NEW YORK – Allarity Therapeutics said this week that it is experiencing slower than anticipated patient enrollment to its clinical trials evaluating Ixempra (ixabepilone) and stenoparib for DRP biomarker-selected patients with breast and ovarian cancers, respectively. To increase enrollment in the Ixempra Phase II breast cancer trial in time to report out data by late 2023, Allarity said it has amended the protocol to lower the Ixempra-DRP companion diagnostic cutoff score from 67 percent to 33 percent. Allarity has also adjusted its dosing strategy for the stenoparib trial and expanded CRO partnerships to address the lagging enrollment.


The US Food and Drug Administration this week granted orphan drug designation to Transcenta's anti-Claudin 18.2 monoclonal antibody, osemitamab, for the treatment of patients with pancreatic cancer. Transcenta is studying osemitamab in patients with gastric, gastroesophageal, and pancreatic cancers that express Claudin 18.2. Osemitamab was also granted orphan drug designation in 2021 for patients with gastric cancer and gastroesophageal junction cancer.


Iovance Biotherapeutics said last week that it has finished submitting all parts of its rolling biologics license application to the US Food and Drug Administration for its autologous tumor-infiltrating lymphocyte therapy lifileucel for previously treated advanced melanoma patients.
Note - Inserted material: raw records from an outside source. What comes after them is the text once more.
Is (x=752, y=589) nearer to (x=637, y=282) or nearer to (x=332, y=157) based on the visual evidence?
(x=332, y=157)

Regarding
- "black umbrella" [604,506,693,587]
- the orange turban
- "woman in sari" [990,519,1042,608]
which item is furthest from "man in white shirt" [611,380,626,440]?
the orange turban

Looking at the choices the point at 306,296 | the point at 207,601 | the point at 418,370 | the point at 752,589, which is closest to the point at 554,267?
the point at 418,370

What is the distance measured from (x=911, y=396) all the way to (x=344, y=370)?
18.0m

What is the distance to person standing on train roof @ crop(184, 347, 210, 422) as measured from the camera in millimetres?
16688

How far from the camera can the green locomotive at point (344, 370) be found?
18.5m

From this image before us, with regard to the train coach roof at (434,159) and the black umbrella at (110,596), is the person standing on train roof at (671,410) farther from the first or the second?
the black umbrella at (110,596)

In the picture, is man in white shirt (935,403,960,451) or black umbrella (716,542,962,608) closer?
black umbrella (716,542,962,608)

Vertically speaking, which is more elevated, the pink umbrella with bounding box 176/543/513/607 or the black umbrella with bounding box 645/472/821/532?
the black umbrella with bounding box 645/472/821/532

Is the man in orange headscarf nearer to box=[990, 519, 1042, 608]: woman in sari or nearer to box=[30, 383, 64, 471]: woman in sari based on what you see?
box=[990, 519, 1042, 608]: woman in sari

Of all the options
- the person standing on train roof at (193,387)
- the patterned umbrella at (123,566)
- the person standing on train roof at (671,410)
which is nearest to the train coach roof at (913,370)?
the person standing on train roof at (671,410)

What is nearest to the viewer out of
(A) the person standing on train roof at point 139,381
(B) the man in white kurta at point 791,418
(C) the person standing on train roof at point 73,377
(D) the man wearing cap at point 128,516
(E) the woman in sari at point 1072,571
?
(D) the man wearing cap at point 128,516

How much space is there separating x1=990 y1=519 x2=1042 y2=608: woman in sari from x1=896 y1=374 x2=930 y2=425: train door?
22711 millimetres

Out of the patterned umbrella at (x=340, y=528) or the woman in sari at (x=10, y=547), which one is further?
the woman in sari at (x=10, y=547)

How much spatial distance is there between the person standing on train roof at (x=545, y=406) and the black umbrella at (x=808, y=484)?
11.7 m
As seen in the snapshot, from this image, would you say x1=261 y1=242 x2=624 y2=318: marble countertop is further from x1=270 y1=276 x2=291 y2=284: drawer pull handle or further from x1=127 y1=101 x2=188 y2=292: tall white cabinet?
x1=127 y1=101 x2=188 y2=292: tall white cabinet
Iovance also said it reached an agreement with the FDA on the design of a new registrational Phase III trial, TILVANCE-301, seeking approval for lifileucel combined with Merck's Keytruda (pembrolizumab) as frontline treatment for advanced melanoma. The FDA has 60 days to determine the BLA's acceptability for review.


Immutep said this week that it would expand the number of patients enrolled in the Phase I INSIGHT-003 trial evaluating the combination of LAG-3-targeted protein, eftilagimod alpha, with standard-of-care anti-PD-1 therapy and chemotherapy in first-line non-small cell lung cancer. The trial has reached its initial enrollment target of 20 patients and will now expand its enrollment to 50 patients. Researchers are exploring the combination in patients with low-PD-L1 expression, or a PD-L1 tumor proportion score of less than 50 percent.


Thermo Fisher Scientific said this week that its partner Arsenal Biosciences has advanced its autologous integrated circuit T-cell therapy into clinical manufacturing for platinum-resistant ovarian cancer. Thermo Fisher partnered with ArsenalBio in 2020 to provide support for cell therapy manufacturing.


MetroHealth of Cleveland, Ohio, said this week that it has launched its good manufacturing practices (GMP) vector and cellular facility for production and processing of cellular immunotherapies including CAR T-cell and tumor-infiltrating lymphocyte cancer therapies. It will be the first safety-net hospital in the US to offer in-house production of viral vectors and cellular therapies, providing those treatments to underserved communities in the Cleveland area.


In Brief This Week is a selection of news items that may be of interest to our readers but had not previously appeared in Precision Oncology News.